BioPool : BioDesign Studio @ The Tech Museum
While working at Local Projects, developed software to drive the BioPool at the BioDesign Studio exhibit at The Tech Museum. This is the exhibit centerpiece; consisting of 11 projectors beaming into a C-Shaped translucent screen. On the Inside, 4 kiosks with one tangible interface each.
My part consisted on driving content for the 11 projectors; a simulation of user-programmed bacteria. Users can chain together DNA blocks to create bacterias that exhibit custom behaviors. A basic grammar consisting of these pieces was designed:
Pieces can be placed together in a Particular Order
"[1..N][[1..N]When + [1..N][HowMuch + [1..N]What]]"
to create DNA Devices. Up to 4 devices can be attached to each kiosk’s hub, creating complex behaviors.
The goal when designing the bacterias was to achieve a unique but identifiable look for them, mostly driven by its programming. Each “When” Piece in a bacterium DNA leads to a unique sensor attached to that bacterium’s membrane, as those sensors are responsible of triggering the “What” behavior when the sensor condition triggers.
One minimal example of DNA logic could be:
WHEN("When Strangers") HOW_MUCH("Do A Little") WHAT("Flee")

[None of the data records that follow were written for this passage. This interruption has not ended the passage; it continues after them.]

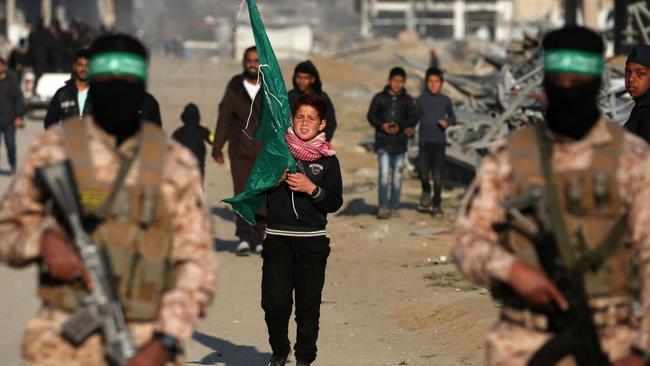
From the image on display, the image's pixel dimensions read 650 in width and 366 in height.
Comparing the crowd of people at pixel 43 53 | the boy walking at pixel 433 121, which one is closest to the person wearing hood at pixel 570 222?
the boy walking at pixel 433 121

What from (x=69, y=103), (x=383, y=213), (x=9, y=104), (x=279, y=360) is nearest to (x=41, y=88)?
(x=9, y=104)

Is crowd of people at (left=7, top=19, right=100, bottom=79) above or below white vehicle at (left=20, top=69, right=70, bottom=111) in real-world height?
above

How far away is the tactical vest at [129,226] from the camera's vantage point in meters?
4.27

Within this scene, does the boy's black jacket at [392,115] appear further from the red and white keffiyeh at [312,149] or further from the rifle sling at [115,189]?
the rifle sling at [115,189]

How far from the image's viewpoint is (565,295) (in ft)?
13.6

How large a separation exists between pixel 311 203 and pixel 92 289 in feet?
11.9

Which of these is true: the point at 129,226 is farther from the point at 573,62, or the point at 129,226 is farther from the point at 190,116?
the point at 190,116

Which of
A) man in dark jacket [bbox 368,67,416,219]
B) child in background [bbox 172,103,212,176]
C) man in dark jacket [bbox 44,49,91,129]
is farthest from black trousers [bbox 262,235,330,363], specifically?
man in dark jacket [bbox 368,67,416,219]

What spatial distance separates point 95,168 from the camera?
429cm

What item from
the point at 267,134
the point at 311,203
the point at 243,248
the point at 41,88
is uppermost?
the point at 267,134

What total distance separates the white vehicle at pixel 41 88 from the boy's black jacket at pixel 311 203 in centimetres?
2278

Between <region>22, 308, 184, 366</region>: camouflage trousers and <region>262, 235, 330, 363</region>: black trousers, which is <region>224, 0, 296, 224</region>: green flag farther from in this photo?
<region>22, 308, 184, 366</region>: camouflage trousers

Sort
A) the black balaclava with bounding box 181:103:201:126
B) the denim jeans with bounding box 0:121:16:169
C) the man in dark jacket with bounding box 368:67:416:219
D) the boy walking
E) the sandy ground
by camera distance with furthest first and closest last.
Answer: the denim jeans with bounding box 0:121:16:169 → the boy walking → the man in dark jacket with bounding box 368:67:416:219 → the black balaclava with bounding box 181:103:201:126 → the sandy ground

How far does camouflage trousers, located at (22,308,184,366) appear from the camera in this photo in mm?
4301
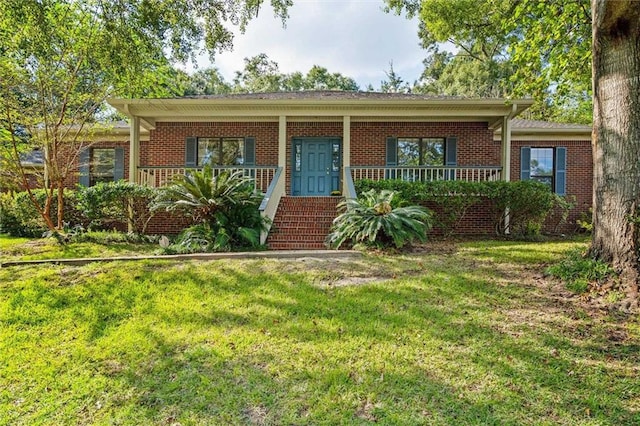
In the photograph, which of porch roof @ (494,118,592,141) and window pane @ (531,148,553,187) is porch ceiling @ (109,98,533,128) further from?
window pane @ (531,148,553,187)

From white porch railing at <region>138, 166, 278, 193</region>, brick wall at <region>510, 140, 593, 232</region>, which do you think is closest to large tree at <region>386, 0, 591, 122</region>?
brick wall at <region>510, 140, 593, 232</region>

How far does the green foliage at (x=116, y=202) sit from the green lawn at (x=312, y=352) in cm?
403

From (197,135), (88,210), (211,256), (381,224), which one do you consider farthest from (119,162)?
(381,224)

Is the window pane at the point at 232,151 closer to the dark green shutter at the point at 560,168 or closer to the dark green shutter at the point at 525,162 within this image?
the dark green shutter at the point at 525,162

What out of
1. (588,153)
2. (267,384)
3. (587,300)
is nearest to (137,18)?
(267,384)

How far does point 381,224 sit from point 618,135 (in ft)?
11.5

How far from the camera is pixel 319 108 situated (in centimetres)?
1019

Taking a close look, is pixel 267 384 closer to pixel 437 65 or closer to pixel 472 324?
pixel 472 324

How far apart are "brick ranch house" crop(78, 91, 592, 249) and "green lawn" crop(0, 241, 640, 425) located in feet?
16.5

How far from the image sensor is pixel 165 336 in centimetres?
336

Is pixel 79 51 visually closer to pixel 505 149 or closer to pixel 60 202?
pixel 60 202

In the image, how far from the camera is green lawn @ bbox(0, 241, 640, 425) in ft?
7.88

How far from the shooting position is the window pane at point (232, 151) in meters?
11.8

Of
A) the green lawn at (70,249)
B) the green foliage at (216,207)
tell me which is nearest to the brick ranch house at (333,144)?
the green foliage at (216,207)
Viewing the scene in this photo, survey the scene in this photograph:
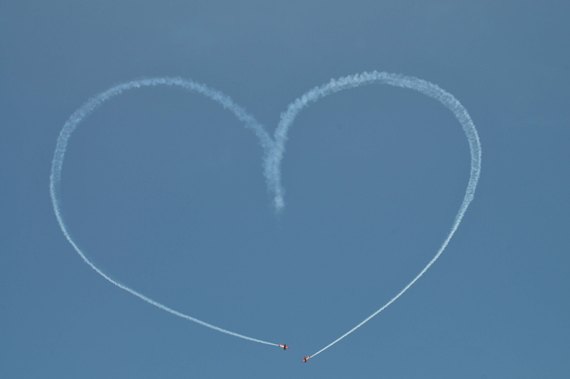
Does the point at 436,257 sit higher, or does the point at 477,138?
the point at 477,138

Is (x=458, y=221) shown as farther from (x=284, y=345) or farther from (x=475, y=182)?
(x=284, y=345)

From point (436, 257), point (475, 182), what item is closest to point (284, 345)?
point (436, 257)

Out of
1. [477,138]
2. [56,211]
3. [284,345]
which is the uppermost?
[477,138]

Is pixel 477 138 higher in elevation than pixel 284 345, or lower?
higher

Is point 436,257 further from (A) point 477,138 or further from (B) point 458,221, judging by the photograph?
(A) point 477,138

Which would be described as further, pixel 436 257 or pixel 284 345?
pixel 284 345

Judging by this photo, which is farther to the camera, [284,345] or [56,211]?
[284,345]

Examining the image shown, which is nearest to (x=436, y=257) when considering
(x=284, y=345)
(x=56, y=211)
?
(x=284, y=345)

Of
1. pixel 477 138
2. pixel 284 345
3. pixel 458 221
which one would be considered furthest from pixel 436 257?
pixel 284 345

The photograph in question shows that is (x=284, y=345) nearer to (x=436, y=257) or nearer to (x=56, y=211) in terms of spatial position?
(x=436, y=257)
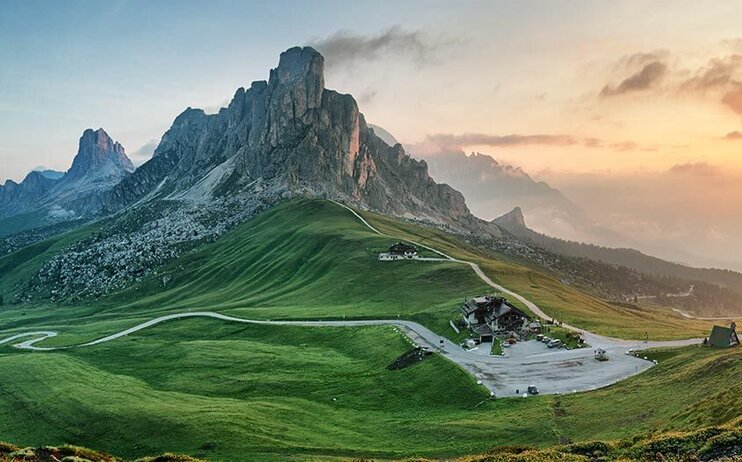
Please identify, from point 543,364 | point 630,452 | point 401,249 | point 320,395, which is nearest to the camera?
point 630,452

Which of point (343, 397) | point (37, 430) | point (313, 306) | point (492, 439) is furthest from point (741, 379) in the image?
point (313, 306)

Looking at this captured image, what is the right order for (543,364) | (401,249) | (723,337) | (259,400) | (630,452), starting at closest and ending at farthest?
(630,452)
(259,400)
(543,364)
(723,337)
(401,249)

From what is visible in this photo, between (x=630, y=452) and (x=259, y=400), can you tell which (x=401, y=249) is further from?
(x=630, y=452)

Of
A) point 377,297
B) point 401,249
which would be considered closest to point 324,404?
point 377,297

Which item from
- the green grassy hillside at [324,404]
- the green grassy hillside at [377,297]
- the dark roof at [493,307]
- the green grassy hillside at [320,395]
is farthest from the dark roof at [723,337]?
the dark roof at [493,307]

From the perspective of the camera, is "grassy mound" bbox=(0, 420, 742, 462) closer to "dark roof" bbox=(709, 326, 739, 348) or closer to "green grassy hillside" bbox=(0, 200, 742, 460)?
"green grassy hillside" bbox=(0, 200, 742, 460)

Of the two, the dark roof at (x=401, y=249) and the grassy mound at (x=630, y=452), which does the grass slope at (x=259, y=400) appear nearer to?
the grassy mound at (x=630, y=452)

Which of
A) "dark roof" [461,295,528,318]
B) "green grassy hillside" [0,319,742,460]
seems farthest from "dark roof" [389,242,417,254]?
"dark roof" [461,295,528,318]

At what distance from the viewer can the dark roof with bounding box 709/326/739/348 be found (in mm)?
80625

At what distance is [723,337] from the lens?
81125 mm

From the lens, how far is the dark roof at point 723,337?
265 ft

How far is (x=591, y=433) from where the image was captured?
168 feet

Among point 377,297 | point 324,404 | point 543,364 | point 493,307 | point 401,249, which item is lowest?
point 324,404

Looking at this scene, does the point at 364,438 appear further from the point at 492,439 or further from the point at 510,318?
the point at 510,318
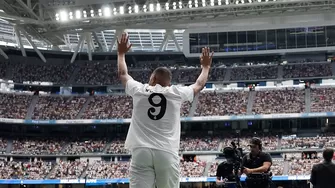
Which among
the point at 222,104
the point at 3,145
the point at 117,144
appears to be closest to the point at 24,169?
the point at 3,145

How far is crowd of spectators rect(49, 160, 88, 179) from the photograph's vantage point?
146 feet

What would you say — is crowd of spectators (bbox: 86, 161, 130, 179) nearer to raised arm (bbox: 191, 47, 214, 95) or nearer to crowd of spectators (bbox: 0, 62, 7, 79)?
crowd of spectators (bbox: 0, 62, 7, 79)

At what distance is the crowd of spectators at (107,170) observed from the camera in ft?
143

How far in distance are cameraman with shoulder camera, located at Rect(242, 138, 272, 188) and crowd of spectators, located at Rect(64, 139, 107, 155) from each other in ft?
142

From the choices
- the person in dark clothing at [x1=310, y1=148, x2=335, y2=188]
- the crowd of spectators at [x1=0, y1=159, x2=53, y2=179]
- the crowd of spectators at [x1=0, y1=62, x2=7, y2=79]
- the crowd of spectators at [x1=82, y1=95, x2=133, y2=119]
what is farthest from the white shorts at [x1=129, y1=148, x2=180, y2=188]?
the crowd of spectators at [x1=0, y1=62, x2=7, y2=79]

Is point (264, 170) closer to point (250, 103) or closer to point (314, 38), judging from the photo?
point (250, 103)

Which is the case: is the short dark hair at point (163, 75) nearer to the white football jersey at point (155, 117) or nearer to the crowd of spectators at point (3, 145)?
the white football jersey at point (155, 117)

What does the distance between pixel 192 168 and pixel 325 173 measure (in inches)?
1446

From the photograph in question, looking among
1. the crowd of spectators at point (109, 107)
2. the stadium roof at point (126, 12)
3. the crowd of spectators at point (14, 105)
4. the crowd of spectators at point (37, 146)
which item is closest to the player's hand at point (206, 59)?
the stadium roof at point (126, 12)

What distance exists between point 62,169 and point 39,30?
13.7 metres

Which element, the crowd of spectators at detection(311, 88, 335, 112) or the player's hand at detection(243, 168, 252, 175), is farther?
the crowd of spectators at detection(311, 88, 335, 112)

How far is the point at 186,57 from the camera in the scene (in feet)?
192

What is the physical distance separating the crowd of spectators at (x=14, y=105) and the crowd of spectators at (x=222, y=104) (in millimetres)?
18340

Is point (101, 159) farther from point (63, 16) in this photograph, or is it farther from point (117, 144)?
point (63, 16)
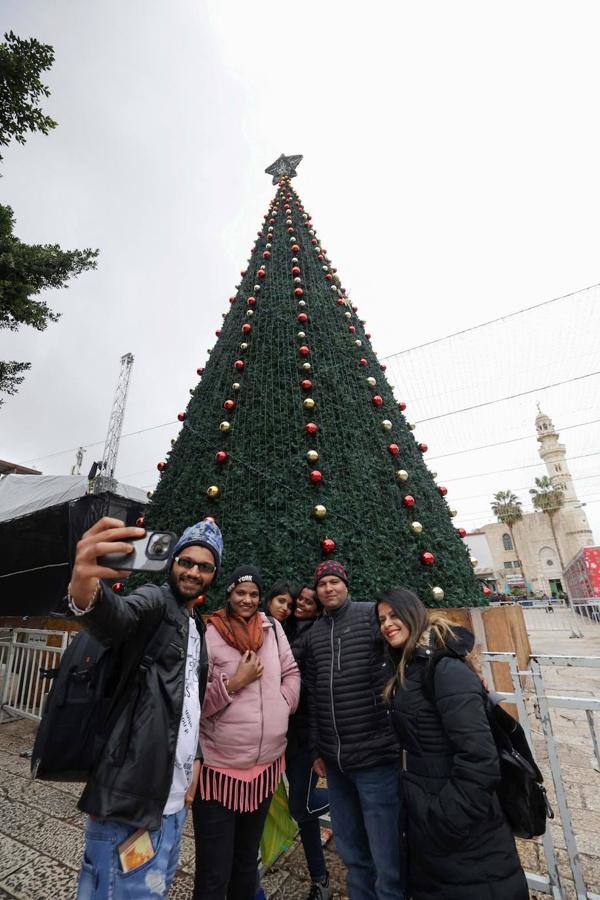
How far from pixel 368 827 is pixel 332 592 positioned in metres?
1.13

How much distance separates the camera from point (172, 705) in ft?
4.48

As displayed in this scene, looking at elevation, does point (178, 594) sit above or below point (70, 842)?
above

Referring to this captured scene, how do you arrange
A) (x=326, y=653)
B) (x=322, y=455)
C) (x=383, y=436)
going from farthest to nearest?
(x=383, y=436) → (x=322, y=455) → (x=326, y=653)

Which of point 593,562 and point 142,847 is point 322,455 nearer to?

This would lead to a bacterium that would remain idle when alone, but will immediately run away from any bacteria from a different species that approaches it.
An OpenFrameworks apps was built. Nvidia Mosaic was used to drive 11 x 1920×1200 Projectors across 3 x M6000 Nvidia Quadro GPUs, with a custom projector mapping + edge blending software solution. The total resolution is 13.200 x 1.920 pixels, roughly 25.3 million pixels.
LiquidFun was used to run the physical simulation behind the bacterium structures, especially to be able to replicate the “stick” behaviour.
Custom GLSL shaders allow to draw all the bacteria membranes and sensors in one pass, which turned out to be essential to keep interactive frame rates going.
The C-Shaped projection screen can also be interacted with on the outside; overhead cameras were installed to get a top view of the projection space. Low-res optical flow tracking is used to allow museum visitors to affect the biopool currents with their body movements.